24 December 2024

By Phil Stewart

WASHINGTON (Reuters) – The mother of American journalist Austin Tice, who was kidnapped during a trip to Syria in August 2012, expressed hope on Sunday that unrest in Syria would lead to her son's release.

News that Missouri resident Travis Timmerman has been released from a Syrian prison by rebels sounds “more like training,” Debra Tice said. Her children woke her up when photos of Timmerman began circulating on social media and she misidentified him as Tice.

When asked if Timmerman's misidentification was a moment of false hope, Debra Tice instead described it as a moment of joy to be shared. Timmerman said he traveled to Syria on a spiritual mission earlier this year and was arrested for entering the country illegally.

“It was like a dress rehearsal…an idea of ​​what it would really feel like to have Austin free,” she told NBC's “Meet the Press.”

Tice is the focus of a large-scale search operation following the overthrow of Syrian President Bashar al-Assad last week after 13 years of civil war. Opposition fighters led by the hardline Hay'at Tahrir al-Sham have released thousands of people from prisons in Damascus where Assad is holding political opponents, ordinary civilians and foreigners.

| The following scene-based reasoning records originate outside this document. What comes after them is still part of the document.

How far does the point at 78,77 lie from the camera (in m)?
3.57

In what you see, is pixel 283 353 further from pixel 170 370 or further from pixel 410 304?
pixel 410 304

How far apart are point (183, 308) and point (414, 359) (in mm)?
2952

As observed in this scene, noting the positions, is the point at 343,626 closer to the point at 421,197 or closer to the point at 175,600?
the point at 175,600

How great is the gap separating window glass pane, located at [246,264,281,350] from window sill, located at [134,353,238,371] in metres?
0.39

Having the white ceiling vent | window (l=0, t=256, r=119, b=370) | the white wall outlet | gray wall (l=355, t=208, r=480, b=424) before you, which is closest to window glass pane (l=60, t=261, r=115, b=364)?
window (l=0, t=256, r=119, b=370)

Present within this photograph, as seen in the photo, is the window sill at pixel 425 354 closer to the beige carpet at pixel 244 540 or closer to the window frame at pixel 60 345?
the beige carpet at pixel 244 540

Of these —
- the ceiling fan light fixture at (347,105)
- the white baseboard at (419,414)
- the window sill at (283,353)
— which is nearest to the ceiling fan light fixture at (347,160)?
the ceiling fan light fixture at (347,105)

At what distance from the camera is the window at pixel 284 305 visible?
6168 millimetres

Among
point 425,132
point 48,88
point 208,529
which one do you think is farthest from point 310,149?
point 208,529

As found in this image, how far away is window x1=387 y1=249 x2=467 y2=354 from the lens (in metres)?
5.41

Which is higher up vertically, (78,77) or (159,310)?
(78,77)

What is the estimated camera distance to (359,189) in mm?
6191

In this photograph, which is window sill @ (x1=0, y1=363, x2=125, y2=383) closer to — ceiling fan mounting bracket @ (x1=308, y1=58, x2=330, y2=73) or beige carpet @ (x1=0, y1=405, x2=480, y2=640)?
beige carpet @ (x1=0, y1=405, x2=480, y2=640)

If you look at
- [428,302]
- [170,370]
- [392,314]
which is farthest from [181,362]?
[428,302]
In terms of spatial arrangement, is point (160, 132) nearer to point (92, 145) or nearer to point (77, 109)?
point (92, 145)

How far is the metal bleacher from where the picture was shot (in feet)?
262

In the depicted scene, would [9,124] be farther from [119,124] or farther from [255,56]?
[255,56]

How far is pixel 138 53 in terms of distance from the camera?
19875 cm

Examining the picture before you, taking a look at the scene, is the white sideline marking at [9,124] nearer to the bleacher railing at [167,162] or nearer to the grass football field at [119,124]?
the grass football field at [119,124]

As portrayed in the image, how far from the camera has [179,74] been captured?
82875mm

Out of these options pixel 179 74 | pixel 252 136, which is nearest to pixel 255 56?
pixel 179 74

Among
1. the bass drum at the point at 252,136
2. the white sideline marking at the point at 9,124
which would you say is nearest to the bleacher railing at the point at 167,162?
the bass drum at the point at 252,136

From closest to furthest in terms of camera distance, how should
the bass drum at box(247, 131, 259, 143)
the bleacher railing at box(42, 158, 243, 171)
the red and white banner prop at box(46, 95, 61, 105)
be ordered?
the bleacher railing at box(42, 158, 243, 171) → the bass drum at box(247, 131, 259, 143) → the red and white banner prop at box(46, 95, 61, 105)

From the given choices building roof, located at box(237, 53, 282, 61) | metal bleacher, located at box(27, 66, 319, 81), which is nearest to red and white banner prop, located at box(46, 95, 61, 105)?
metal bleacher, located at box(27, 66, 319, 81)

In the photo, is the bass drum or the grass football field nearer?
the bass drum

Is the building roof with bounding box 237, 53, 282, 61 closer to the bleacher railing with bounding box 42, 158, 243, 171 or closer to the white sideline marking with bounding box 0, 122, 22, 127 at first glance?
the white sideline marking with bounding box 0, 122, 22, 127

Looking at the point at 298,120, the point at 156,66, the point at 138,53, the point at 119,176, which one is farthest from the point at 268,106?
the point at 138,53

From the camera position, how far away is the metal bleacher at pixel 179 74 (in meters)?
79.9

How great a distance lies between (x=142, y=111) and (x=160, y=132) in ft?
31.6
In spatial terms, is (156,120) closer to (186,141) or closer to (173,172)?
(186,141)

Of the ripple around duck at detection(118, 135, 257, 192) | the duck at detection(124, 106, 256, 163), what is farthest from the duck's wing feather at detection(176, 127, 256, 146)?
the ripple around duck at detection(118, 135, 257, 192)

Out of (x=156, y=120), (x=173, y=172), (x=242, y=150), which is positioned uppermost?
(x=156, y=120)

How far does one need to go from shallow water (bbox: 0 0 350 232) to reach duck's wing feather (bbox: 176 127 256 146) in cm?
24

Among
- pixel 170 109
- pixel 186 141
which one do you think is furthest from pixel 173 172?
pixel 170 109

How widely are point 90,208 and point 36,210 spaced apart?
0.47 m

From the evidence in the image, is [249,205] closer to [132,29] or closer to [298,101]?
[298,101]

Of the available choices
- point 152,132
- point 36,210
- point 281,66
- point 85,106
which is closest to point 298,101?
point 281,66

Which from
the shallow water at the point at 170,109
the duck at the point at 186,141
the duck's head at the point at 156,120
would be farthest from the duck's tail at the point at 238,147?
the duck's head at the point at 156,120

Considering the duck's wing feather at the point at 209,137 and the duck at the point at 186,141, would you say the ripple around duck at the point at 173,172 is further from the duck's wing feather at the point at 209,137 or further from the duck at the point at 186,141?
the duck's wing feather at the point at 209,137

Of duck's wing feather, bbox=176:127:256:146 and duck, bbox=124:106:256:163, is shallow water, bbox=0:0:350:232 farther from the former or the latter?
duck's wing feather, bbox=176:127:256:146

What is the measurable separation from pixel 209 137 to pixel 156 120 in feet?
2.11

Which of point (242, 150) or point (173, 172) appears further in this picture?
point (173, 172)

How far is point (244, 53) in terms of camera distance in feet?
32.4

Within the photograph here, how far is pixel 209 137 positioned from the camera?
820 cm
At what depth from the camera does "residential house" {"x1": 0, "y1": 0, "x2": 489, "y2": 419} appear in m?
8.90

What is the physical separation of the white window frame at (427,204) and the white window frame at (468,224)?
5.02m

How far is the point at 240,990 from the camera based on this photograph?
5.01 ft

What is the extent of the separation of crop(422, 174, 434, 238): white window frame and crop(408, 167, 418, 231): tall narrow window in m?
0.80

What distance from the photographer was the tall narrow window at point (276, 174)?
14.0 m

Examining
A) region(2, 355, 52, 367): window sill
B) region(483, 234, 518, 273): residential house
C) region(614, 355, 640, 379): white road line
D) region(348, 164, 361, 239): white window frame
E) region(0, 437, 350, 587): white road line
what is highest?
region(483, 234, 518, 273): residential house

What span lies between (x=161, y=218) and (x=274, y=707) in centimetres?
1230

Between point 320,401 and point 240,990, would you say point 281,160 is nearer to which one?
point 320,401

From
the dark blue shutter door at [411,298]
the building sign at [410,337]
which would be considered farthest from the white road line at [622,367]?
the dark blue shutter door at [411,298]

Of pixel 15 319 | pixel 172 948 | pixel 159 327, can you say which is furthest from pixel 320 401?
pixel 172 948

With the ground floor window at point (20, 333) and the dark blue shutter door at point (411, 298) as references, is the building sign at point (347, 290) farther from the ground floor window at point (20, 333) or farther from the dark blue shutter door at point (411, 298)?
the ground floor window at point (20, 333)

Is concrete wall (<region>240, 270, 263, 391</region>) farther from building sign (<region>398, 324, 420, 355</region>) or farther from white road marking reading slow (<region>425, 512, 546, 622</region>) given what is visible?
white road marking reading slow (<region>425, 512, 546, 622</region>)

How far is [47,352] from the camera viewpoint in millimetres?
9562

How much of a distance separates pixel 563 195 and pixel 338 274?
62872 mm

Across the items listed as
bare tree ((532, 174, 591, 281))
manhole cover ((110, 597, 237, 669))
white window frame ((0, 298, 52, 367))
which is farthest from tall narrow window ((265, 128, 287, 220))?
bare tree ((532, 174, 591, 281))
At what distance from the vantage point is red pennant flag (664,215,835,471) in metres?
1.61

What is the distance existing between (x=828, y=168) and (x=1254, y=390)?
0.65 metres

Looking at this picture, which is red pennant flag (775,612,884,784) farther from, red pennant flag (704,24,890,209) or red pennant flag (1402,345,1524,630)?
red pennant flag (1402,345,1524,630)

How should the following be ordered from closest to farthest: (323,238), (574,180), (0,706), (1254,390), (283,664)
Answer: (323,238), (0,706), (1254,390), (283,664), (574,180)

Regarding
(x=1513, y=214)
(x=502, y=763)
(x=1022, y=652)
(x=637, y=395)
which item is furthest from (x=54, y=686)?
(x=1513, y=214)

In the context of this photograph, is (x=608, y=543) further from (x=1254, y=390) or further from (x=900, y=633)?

A week after Assad's ouster, some US officials fear that Tice may have been killed during the latest round of Israeli air strikes. Officials are also concerned that if Tice had been held underground in a cell, he might have run out of air to breathe, as Assad's forces cut off electricity to several prisons in Damascus before the president fled.

Asked whether the US government should have been searching for Tice on the ground in Syria, Debra Tice was cautious, expressing gratitude for the efforts of journalists and other civilians on the ground looking for him, including a worldwide hostage assistance organization.

“The United States government has made the decision not to go to Damascus. So, my feeling is, if they don’t want to be there, they shouldn’t be there. And the people who are there are the people who are there,” she said.

Tice, who worked as a freelance correspondent for The Washington Post and McClatchy, was one of the first American journalists to arrive in Syria after the outbreak of the civil war.

In August 2012, during the fighting in Aleppo, he was captured.

© Reuters. FILE PHOTO: Debra Tice, mother of journalist Austin Tice who disappeared while covering events in Syria in 2012, holds a news conference at the National Press Club in Washington, US, on May 2, 2023. REUTERS/Evelyn Hochstein/File Photo

Weeks later, a video was posted on YouTube showing Tice blindfolded and with his hands tied behind his back. Armed men apparently dressed in Afghan uniforms took him up the hill chanting “Allahu Akbar” in an apparent attempt to blame Islamist insurgents for his capture, although the video only attracted attention when it was posted on Facebook. 🙂 A page linked to Assad supporters.

Reuters was the first to report on Friday that in 2013, Tice, a former Marine, managed to escape from his cell and was seen moving between houses in the streets of the upscale Mezzeh neighborhood in Damascus.